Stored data
···

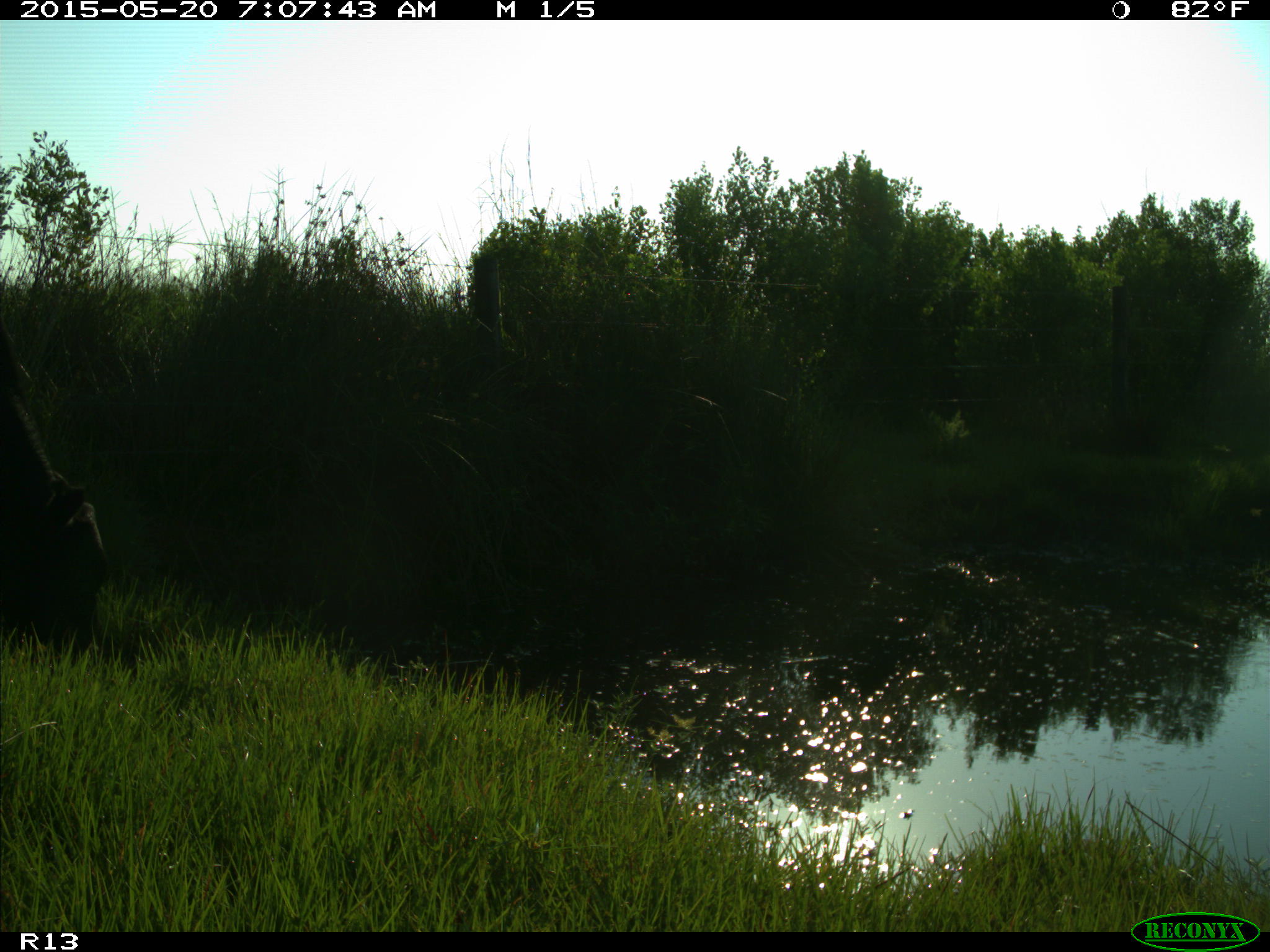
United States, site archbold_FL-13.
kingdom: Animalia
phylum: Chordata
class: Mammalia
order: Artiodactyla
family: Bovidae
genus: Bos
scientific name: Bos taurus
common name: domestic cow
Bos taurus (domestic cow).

···

| What this task involves |
Repeat the entries above exactly and skip the images.

| Task output |
United States, site archbold_FL-13.
kingdom: Animalia
phylum: Chordata
class: Mammalia
order: Artiodactyla
family: Bovidae
genus: Bos
scientific name: Bos taurus
common name: domestic cow
Bos taurus (domestic cow).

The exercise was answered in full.